La deuxième rencontre provinciale des
jeunes prêtres a pris fin le 10 octobre dernier au terme de trois jours
d’échange et de réflexion. Dans le magnifique cadre du Foyer de Charité
Notre-Dame d’Orléans, 66 prêtres ordonnés dans différents diocèses catholiques
du Québec depuis 1990 ont pris part à cet événement ayant pour thème
« prêtres aujourd’hui : joies et défis ».
Deux conférences sont venues ponctuer
ces rencontres. Dans un premier temps Gilles Routhier, théologien, a livré ses
réflexions sur le prêtre en tant qu’« acteur du renouvellement de
l’Église ».
Gilles Routhier relève une grande
différence entre les conditions de vie et d’exercice des jeunes prêtres
d’aujourd’hui par rapport aux anciens. Le plus petit nombre de prêtres, leur
âge moyen plus élevé et surtout le contexte humain et spirituel dans lequel ils
opèrent a considérablement évolué.
Au lendemain du grand Concile Vatican
II, un enthousiasme quasi euphorique caractérisait l’Église du Québec.
Vers 1982, un vent de récession ouvre
une nouvelle période dans la société québécoise qui se reflète dans la vie de
l’Église. C’est une période de déprime économique et de morosité. Beaucoup de
grands mouvements d’église s'essoufflent. Le décrochage de la pratique religieuse
s’installe. Le rapport « Risquer l'avenir » de 1992 révèle que les
catholiques sont devenus minoritaires au Québec.
À
cette situation les prêtres opposent différents types de réactions.

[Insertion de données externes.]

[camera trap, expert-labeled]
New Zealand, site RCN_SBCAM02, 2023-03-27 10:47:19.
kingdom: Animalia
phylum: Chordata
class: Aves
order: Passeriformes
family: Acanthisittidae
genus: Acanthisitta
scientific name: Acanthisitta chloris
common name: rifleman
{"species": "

Un
fatalisme admettant que la décroissance, désormais irréversible, doit être
liquidée au quotidien. « Puisque c’est comme ça, on va gérer la
décroissance ». Un héroïsme stoïque du type : « On va tenir
bon »! Devant la réalité trop dure, d’autres encore seront tentés d’aller
chercher ailleurs que dans le ministère un sens à leur vie.
Fin 90, une nouvelle période semble
vouloir naître. On commence à admettre que l’Église est en exil. Des termes
nouveaux apparaissent dans le lexique religieux québécois. On parle désormais
de mission et d’évangélisation. On commence à réfléchir sur l’initiation chrétienne.
La crise actuelle se présente comme un
temps de choix. On comprends mieux la nécessité de
redevenir pro-actifs. Mais les urgences de la mission
se voient désormais confrontées à un manque flagrant de ressources humaines et
matérielles.
Comment peut-on devenir concrètement
acteurs d’une solution ? En ce qui
regarde les prêtres, il faut envoyer les troupes vers des activités plus
« expressives » c’est-à-dire, directement liées à l’annonce de la
Parole de Dieu.
Pour sortir du cercle du repli, il va
falloir chercher la mobilité de la mission plutôt que dans la sédentarité qui
marque la vie en temps de chrétienté. Or dans les faits, il faut souvent nous
épuiser à être mobiles pour entretenir une pastorale sédentaire.
Par ailleurs, il nous faut sortir de la
dimension du « grand service publique du religieux ». L’Église ne
pourra plus répondre à tous les besoins dans tous les domaines. À ce chapitre,
ne faudrait-il pas repenser toute la pastorale sacramentelle en fonction de la
mission. Cela pourrait conduire à revoir le discernement des demandes de
baptêmes, obliger le mariage civil avant le mariage religieux, revoir les
pratiques pastorales entourant les funérailles.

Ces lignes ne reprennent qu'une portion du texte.